Article 2JZQ1 Fighting Falcon puts off retirement: F-16 to fly for USAF through 2048

Fighting Falcon puts off retirement: F-16 to fly for USAF through 2048

by
Sean Gallagher
from Ars Technica - All content on (#2JZQ1)
F-16_CJ_Fighting_Falcon-800x571.jpg

Enlarge (credit: US Air Force)

The last of the gunfighters will not be hanging up its holster any time soon. While the Trump administration has been playing Let's Make a Deal with Lockheed Martin and Boeing over the future of the F-35 Joint Strike Fighter, the Department of Defense has decided to extend the life of yet another old warhorse to fill the gap. At least 300 F-16 Fighting Falcons will receive structural and avionics upgrades that will allow them to fly until at least 2048, thanks to a Service Life Extension Program (SLEP) with Lockheed Martin.

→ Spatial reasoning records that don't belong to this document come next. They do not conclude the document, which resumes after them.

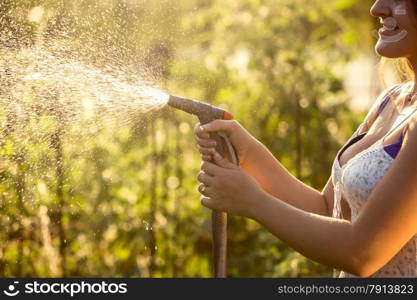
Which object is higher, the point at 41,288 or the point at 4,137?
the point at 4,137

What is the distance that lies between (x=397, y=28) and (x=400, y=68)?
14.8 inches

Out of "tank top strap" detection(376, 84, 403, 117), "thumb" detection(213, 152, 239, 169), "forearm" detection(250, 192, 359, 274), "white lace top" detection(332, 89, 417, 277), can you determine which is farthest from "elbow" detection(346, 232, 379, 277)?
"tank top strap" detection(376, 84, 403, 117)


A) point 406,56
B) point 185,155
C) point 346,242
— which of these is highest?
point 406,56

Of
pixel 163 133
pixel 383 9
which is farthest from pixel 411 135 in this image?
pixel 163 133

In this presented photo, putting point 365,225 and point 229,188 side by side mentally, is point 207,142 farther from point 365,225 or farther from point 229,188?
point 365,225

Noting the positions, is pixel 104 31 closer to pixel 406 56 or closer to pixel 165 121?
pixel 165 121

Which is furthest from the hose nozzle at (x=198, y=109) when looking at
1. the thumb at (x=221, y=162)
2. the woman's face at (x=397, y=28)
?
the woman's face at (x=397, y=28)

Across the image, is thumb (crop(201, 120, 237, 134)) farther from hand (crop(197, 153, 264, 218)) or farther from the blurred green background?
the blurred green background

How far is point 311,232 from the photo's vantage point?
81.7 inches

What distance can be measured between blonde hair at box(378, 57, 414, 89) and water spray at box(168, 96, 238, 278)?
2.20 feet

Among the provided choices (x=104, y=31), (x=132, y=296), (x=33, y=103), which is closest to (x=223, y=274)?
(x=132, y=296)

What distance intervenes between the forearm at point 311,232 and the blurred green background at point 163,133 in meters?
1.15

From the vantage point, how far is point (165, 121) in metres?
4.17

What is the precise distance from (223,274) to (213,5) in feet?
9.52
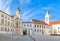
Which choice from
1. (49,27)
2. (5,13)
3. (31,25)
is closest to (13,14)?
(5,13)

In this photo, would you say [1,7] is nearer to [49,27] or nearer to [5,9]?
[5,9]

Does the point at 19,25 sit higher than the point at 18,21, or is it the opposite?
the point at 18,21

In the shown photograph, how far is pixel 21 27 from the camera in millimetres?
5469

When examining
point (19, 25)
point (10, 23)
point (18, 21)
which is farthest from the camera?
point (19, 25)

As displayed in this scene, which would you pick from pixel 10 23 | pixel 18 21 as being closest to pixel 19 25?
pixel 18 21

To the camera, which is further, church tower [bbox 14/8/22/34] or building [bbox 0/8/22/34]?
church tower [bbox 14/8/22/34]

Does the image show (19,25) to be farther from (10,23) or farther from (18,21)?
(10,23)

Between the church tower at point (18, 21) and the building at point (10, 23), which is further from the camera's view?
the church tower at point (18, 21)

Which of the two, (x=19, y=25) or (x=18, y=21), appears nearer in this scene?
(x=18, y=21)

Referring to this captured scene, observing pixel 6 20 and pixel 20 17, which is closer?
pixel 6 20

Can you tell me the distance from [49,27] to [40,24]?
1.32 ft

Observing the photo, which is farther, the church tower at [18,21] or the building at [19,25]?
the church tower at [18,21]

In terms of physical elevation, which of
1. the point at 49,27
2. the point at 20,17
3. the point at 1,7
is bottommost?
the point at 49,27

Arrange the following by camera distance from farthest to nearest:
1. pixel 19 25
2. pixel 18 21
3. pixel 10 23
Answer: pixel 19 25 → pixel 18 21 → pixel 10 23
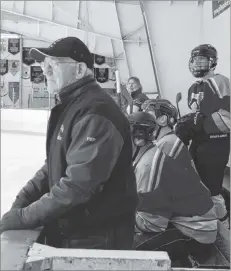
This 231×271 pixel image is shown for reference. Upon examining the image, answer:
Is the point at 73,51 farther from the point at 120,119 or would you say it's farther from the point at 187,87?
the point at 187,87

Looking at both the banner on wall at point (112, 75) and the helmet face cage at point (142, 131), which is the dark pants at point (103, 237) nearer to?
the helmet face cage at point (142, 131)

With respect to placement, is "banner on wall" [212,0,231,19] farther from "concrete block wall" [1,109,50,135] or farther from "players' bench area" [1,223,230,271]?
"players' bench area" [1,223,230,271]

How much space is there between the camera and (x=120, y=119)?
2.52 ft

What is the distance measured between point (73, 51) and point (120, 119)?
0.71ft

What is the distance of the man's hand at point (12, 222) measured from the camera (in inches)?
24.4

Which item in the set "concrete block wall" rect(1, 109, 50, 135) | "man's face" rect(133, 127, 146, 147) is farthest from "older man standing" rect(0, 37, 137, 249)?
"concrete block wall" rect(1, 109, 50, 135)

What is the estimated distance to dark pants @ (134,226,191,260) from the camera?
1304 millimetres

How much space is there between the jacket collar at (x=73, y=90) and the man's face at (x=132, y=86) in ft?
2.33

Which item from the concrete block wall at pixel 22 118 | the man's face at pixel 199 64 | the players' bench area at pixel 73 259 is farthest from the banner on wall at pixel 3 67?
the players' bench area at pixel 73 259

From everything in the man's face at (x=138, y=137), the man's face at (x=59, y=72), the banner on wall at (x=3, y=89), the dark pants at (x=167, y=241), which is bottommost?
the dark pants at (x=167, y=241)

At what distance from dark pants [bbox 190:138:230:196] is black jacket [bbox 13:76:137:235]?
0.73 meters

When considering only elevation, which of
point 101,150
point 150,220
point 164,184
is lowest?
point 150,220

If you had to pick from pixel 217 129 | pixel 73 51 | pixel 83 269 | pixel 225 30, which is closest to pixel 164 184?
pixel 217 129

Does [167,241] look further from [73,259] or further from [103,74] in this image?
[73,259]
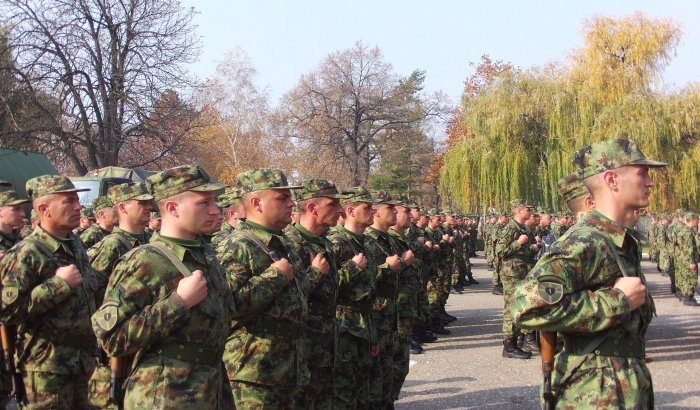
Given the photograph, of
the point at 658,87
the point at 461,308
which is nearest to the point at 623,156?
the point at 461,308

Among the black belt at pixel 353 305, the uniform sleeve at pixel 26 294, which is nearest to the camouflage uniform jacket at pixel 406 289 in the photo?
the black belt at pixel 353 305

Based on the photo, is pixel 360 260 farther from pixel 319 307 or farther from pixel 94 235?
pixel 94 235

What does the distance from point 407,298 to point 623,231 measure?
5.16m

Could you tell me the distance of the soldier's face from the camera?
711 centimetres

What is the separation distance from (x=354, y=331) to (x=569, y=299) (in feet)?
9.77

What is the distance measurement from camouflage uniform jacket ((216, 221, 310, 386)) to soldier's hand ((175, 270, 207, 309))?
2.69 ft

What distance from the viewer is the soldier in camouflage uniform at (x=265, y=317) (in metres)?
4.39

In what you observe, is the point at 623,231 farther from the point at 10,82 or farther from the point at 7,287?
the point at 10,82

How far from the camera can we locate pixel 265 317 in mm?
4570

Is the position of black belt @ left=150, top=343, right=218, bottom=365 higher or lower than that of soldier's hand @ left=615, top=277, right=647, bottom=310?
lower

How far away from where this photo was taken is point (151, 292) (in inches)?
141

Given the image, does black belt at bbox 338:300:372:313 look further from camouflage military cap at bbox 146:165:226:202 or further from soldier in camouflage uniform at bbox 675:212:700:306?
soldier in camouflage uniform at bbox 675:212:700:306

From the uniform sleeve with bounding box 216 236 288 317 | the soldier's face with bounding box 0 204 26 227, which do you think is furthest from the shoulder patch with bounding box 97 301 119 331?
the soldier's face with bounding box 0 204 26 227

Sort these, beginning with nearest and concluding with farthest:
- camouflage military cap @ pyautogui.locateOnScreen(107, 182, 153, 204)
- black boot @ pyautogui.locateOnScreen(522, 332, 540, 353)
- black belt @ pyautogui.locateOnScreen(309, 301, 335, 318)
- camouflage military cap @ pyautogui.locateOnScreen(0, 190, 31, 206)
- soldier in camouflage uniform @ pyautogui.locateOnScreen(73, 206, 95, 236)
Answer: black belt @ pyautogui.locateOnScreen(309, 301, 335, 318)
camouflage military cap @ pyautogui.locateOnScreen(107, 182, 153, 204)
camouflage military cap @ pyautogui.locateOnScreen(0, 190, 31, 206)
black boot @ pyautogui.locateOnScreen(522, 332, 540, 353)
soldier in camouflage uniform @ pyautogui.locateOnScreen(73, 206, 95, 236)
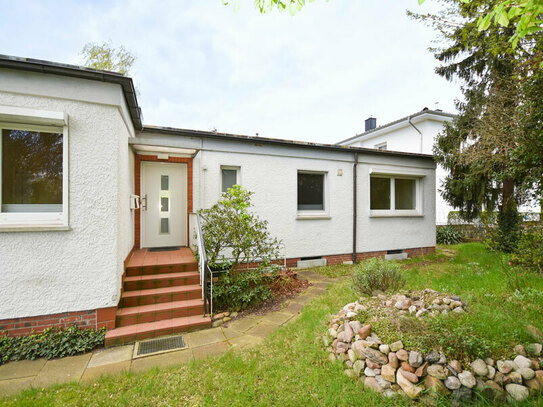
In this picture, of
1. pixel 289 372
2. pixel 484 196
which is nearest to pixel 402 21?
pixel 484 196

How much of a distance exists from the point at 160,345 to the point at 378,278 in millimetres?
3412

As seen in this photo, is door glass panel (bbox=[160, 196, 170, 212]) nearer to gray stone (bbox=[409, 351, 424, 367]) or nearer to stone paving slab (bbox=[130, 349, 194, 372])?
stone paving slab (bbox=[130, 349, 194, 372])

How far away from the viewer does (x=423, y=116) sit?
13547mm

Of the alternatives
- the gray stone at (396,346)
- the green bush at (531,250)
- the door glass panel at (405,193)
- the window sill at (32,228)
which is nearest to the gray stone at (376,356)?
the gray stone at (396,346)

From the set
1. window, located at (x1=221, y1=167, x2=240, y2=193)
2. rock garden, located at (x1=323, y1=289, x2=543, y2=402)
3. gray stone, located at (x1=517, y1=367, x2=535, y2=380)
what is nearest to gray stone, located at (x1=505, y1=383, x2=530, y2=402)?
rock garden, located at (x1=323, y1=289, x2=543, y2=402)

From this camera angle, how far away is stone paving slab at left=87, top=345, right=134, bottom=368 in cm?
311

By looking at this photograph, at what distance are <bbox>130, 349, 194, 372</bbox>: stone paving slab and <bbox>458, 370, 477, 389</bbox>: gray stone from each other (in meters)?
2.89

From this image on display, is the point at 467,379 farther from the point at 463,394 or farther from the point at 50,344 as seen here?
the point at 50,344

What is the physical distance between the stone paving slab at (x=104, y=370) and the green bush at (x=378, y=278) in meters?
3.46

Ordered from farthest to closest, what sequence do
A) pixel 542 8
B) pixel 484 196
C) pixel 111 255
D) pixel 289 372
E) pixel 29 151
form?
1. pixel 484 196
2. pixel 111 255
3. pixel 29 151
4. pixel 289 372
5. pixel 542 8

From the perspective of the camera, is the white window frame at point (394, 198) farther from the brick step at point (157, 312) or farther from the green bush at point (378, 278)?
the brick step at point (157, 312)

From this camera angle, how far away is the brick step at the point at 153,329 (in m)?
3.51

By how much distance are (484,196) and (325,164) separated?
519 cm

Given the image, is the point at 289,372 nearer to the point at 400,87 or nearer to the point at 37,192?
the point at 37,192
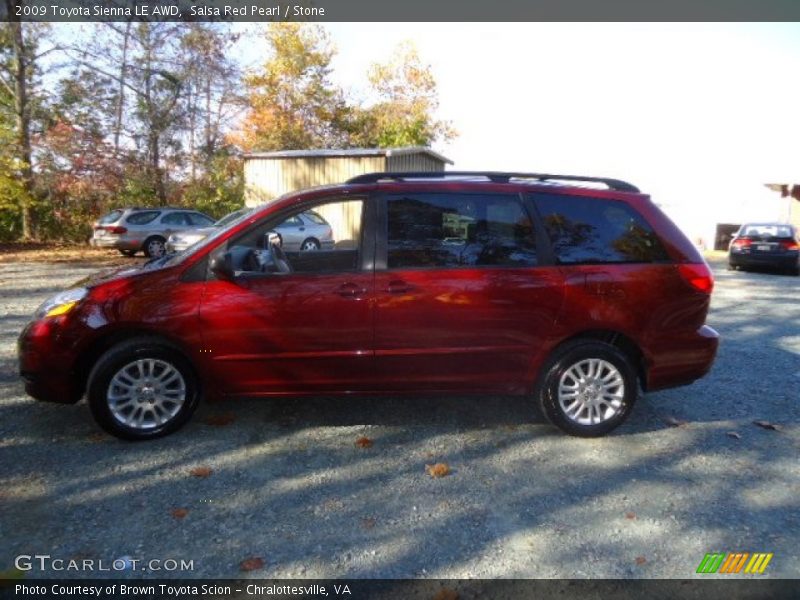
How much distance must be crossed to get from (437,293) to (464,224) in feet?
1.81

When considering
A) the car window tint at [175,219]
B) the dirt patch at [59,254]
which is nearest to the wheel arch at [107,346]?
the dirt patch at [59,254]

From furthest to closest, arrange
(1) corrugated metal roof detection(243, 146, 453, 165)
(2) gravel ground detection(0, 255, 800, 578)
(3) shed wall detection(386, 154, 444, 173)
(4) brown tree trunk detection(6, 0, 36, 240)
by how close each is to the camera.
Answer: (4) brown tree trunk detection(6, 0, 36, 240)
(3) shed wall detection(386, 154, 444, 173)
(1) corrugated metal roof detection(243, 146, 453, 165)
(2) gravel ground detection(0, 255, 800, 578)

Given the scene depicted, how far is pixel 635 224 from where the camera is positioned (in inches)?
166

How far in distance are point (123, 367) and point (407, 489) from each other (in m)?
2.08

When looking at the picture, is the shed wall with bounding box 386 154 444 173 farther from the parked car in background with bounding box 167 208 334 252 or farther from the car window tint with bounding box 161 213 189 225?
the car window tint with bounding box 161 213 189 225

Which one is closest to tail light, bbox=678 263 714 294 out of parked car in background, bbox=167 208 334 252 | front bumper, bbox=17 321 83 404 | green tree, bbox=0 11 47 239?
front bumper, bbox=17 321 83 404

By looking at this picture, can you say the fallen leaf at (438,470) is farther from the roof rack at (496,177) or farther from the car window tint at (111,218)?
the car window tint at (111,218)

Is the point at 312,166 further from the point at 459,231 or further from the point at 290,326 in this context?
the point at 290,326

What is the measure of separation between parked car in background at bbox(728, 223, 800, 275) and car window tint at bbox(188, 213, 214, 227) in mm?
15140

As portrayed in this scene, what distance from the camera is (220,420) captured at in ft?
14.3

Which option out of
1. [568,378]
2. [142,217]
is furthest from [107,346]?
[142,217]

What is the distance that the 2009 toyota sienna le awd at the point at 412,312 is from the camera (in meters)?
3.86

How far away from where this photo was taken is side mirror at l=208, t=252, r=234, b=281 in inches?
149

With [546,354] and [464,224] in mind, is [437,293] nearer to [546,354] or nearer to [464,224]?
[464,224]
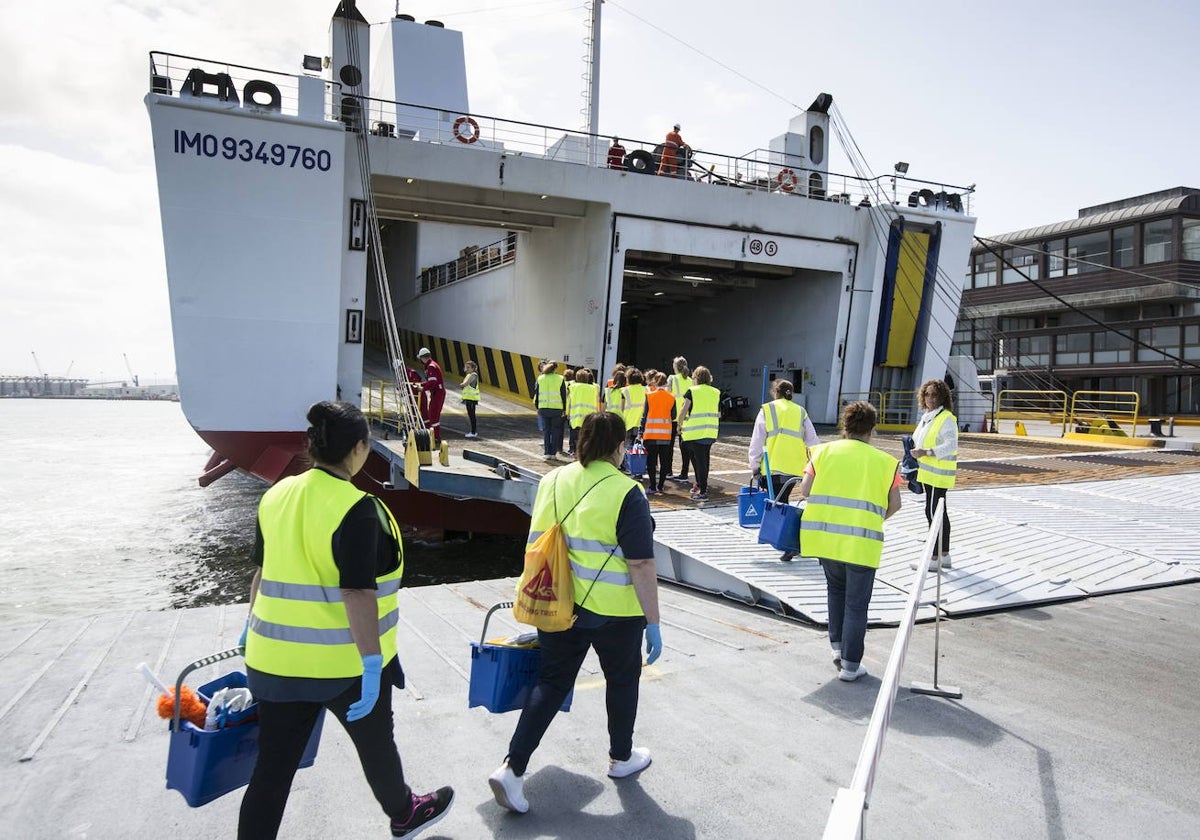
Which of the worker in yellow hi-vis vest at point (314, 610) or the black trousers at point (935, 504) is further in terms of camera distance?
the black trousers at point (935, 504)

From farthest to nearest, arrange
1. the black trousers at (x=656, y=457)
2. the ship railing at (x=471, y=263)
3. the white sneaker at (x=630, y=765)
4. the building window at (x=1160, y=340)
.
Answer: the building window at (x=1160, y=340) < the ship railing at (x=471, y=263) < the black trousers at (x=656, y=457) < the white sneaker at (x=630, y=765)

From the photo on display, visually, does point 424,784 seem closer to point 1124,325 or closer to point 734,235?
point 734,235

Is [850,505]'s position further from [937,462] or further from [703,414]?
[703,414]

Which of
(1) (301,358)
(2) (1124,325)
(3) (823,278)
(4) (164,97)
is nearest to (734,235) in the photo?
(3) (823,278)

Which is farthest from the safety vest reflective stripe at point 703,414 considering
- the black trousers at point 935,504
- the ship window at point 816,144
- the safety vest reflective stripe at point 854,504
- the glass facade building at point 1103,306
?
the glass facade building at point 1103,306

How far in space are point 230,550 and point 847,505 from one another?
39.3 ft

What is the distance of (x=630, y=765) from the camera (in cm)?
329

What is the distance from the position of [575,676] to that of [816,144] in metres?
18.4

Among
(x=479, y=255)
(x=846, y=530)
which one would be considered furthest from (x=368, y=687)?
(x=479, y=255)

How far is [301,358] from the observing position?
13.0m

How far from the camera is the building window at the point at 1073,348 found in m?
33.1

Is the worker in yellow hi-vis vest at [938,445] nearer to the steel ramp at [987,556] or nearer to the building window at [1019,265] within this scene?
the steel ramp at [987,556]

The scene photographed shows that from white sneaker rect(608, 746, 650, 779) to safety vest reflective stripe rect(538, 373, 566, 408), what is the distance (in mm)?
8461

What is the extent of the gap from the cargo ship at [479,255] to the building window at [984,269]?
18997 millimetres
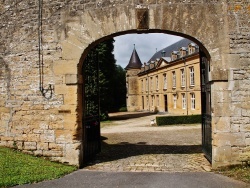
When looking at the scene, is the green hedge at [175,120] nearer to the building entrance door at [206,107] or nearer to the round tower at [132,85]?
the building entrance door at [206,107]

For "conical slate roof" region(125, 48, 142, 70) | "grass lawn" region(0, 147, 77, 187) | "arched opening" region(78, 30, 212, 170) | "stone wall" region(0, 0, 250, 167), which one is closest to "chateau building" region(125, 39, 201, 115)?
"conical slate roof" region(125, 48, 142, 70)

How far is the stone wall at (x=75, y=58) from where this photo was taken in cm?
582

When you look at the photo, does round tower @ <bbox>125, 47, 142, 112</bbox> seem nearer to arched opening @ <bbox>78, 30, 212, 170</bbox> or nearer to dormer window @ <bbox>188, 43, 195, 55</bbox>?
dormer window @ <bbox>188, 43, 195, 55</bbox>

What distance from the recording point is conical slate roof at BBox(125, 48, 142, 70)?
146 ft

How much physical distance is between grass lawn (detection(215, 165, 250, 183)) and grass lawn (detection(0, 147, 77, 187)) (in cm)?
342

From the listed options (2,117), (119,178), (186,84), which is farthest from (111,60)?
(119,178)

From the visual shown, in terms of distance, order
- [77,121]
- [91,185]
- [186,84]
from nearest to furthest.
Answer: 1. [91,185]
2. [77,121]
3. [186,84]

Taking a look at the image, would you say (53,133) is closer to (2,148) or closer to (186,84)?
(2,148)

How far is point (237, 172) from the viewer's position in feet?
18.0

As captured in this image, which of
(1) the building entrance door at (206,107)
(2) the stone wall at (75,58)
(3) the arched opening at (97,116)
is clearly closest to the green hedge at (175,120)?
(3) the arched opening at (97,116)

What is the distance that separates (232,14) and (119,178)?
4.53m

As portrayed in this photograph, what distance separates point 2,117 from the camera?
6672 mm

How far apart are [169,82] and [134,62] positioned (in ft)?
48.9

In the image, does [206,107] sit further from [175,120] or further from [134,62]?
[134,62]
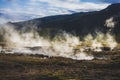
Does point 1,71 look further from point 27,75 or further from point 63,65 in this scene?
point 63,65

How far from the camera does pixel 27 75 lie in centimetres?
8850

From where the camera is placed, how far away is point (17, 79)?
82625mm

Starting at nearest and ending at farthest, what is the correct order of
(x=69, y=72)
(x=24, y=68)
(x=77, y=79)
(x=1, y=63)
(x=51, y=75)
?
1. (x=77, y=79)
2. (x=51, y=75)
3. (x=69, y=72)
4. (x=24, y=68)
5. (x=1, y=63)

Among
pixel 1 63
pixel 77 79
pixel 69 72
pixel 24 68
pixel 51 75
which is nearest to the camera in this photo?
pixel 77 79

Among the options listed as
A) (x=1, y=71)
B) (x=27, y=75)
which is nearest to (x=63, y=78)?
(x=27, y=75)

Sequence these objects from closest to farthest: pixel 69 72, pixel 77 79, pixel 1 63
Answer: pixel 77 79, pixel 69 72, pixel 1 63

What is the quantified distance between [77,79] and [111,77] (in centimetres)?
947

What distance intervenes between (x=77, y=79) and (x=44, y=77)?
27.0ft

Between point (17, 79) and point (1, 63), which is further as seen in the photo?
point (1, 63)

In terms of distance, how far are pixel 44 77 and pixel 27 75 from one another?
20.3 feet

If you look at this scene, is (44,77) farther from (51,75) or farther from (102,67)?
(102,67)

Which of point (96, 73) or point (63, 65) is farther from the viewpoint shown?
point (63, 65)

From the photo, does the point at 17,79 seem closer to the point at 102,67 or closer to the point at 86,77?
the point at 86,77

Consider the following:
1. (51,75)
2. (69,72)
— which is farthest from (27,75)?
(69,72)
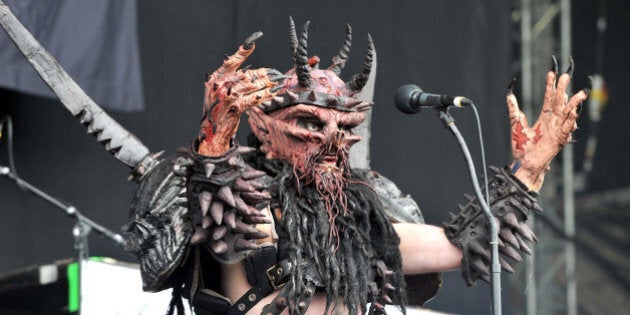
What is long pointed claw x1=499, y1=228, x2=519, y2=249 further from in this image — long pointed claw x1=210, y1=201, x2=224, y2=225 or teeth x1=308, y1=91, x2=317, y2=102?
long pointed claw x1=210, y1=201, x2=224, y2=225

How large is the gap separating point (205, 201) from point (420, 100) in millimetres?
783

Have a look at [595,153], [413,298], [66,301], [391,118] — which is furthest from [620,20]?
[66,301]

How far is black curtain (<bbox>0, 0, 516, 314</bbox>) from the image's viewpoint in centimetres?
471

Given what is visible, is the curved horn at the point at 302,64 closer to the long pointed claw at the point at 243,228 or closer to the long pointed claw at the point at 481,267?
the long pointed claw at the point at 243,228

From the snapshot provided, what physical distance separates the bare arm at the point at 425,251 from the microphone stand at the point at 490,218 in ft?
1.09

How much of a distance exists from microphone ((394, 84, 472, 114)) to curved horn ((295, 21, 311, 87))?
30 cm

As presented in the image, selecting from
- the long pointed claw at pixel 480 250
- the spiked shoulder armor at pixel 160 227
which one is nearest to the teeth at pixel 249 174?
the spiked shoulder armor at pixel 160 227

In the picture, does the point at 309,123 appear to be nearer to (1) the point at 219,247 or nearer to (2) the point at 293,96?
(2) the point at 293,96

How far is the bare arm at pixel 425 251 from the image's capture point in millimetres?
3932

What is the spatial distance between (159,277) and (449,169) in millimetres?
3065

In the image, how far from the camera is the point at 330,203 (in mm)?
3717

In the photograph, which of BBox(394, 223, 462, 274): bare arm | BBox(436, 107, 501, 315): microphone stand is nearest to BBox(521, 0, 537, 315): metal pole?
BBox(394, 223, 462, 274): bare arm

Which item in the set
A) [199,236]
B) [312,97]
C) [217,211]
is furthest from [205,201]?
[312,97]

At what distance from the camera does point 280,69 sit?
528 cm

The Obama administration had already made plans for the A-10 Thunderbolt to stay in service until 2022 to fill the close air support role and had plotted an upgrade to the F-16 as well since 2012. But the task of pulling the trigger on the F-16 upgrade was left to the Trump administration. "Following F-16 Service Life Extension Program (SLEP) structural modifications, the US Air Force could safely operate [F-16C and D] Block 40-52 aircraft to 2048 and beyond," Air Force officials said in a release.

The F-16 was a product of a push by a group of analysts within the Air Force known as the "Fighter Mafia" for a lightweight fighter-a counterpart to the F-15 Eagle in what was referred to as a "high-low mix" (with the expensive, high-tech F-15 being the "high"). The F-16 was the winner of a "fly-before-buy" bake-off-an approach to procurement that many critics of the F-35 Joint Strike Fighter may be nostalgic for.